Earlier this week, Fox Sports’ Ken Rosenthal wondered if the Nationals could trade Zimmermann for Angels second baseman Howie Kendrick, who has one year left on his contract, and a reliever — and then they could make a play for a free agent starting pitcher such as Max Scherzer. The reasoning? If the Nationals feel like they can’t sign Zimmermann long-term, trading him would fill the second base need. And, Rizzo is intimately familiar with Scherzer and knows Scherzer’s agent, Scott Boras, well because of past dealings with Boras clients Jayson Werth, Strasburg, Bryce Harper and Anthony Rendon.
(This fantasy idea, however, would hinge on the 2015 payroll. If the Nationals bring back everyone from last season, it will be a team record. So moving Zimmermann’s $16.5 million salary would create room, but it could easily be taken up with the salary of the players they net in return from a trade and a potential free agent starter’s salary. Payroll considerations could be a big factor. Beyond 2015, however, the Nationals have relatively fewer payroll commitments on the books.)
Rizzo has long had an affinity for players he drafted during his tenure as the Diamondbacks’ scouting director. In his final draft in Arizona in 2006, Rizzo drafted Scherzer in the first round. Over the past two seaons, Scherzer has become an elite starting pitcher for the Tigers. The power right-hander won the American League Cy Young Award in 2013 with a 21-3 record, a 2.90 ERA, 144 ERA+ and 0.970 WHIP. This past season, he won 18 games, posted a 3.15 ERA, 127 ERA+ and 1.175 WHIP, and logged 200 innings for the second straight season. He has posted a double-digit strikeout rate in three consecutive years.
The Nationals had a chance to trade for Scherzer last winter, even asking about him, but didn’t acquire him. They realized instead that Fister was undervalued and focused on him, knowing he would be cheaper, he’d work well with the Nationals’ defense behind him and he would be under control for two years instead of one for Scherzer. But this winter offers a different dynamic because Scherzer is free to talk to any team.
Scherzer is 30 years old but has logged only 1,239 1/3 innings, relatively few given his age. Clayton Kershaw, for example, is 26 and has thrown 1,378 1/3 innings, while Felix Hernandez is two years old than him and has logged 2,060 2/3 innings. Scherzer is known as a cerebral pitcher whose velocity has held fairly steady over the years.
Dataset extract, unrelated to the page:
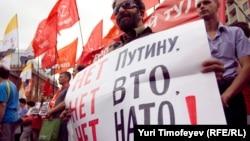 У вступления России в ВТО есть и противники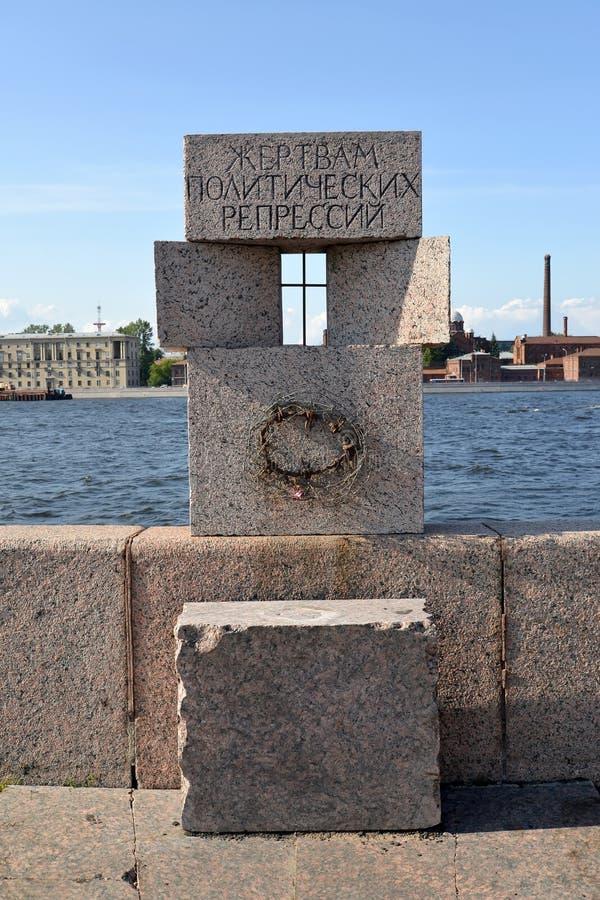 Pomnikowy czerep ofiary polityczne represje St Petersburg zdjęcia royalty free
And here’s a clue as how much he may command as a free agent this winter: He reportedly turned down a six-year, $144-million offer from the Tigers last season and Boras is surely shooting for at least that. The Yankees and Tigers have been linked to Scherzer.
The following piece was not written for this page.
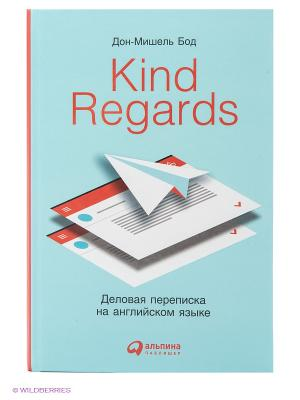 Kind regards: Деловая переписка на английском языке Альпина Паблишер. Цвет: голубой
As a point of comparison, a potential free agent contract for 28-year-old Zimmermann would perhaps begin with at least the six-year, $105 million deal the Reds gave Homer Bailey and fall closer to the contracts of Zack Greinke and Cole Hamels, who will make $147 million and $144 million over six years, respectively. The pitching prospect-rich Nationals, however, have also shied away from major long-term commitments to pitchers under Rizzo.
Again: This is all make-believe right now, a series of deductions and connections based on what is known about the Nationals. It’s a natural hot stove exercise to slap together names in fantasy winter trades ideas and link teams to free agents based on past histories, but teams — especially World Series contenders — rarely pull off blockbuster moves.
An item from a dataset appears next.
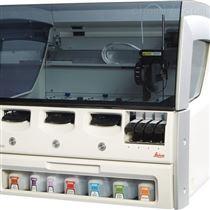 BOND-MAX 全自動 IHC 和 ISH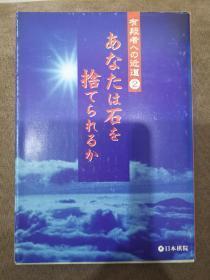 日本回流、日文原版精美围棋书,《你舍得弃子吗?》32开本软精装,带原装书函,整体保存完好。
Ultimately, the Nationals have a lot to consider about 2015 and beyond, including payroll and what to do with the group of players nearing free agency, including two starters. Adding a free agent starting pitcher simply isn’t a priority.
“We feel comfortable with what he have right now,” Rizzo said last week. “We have not only five but are seven or eight deep. It’s not on the top of our wish list. Certainly things change, but I don’t see us being a player for a big free agent starter.”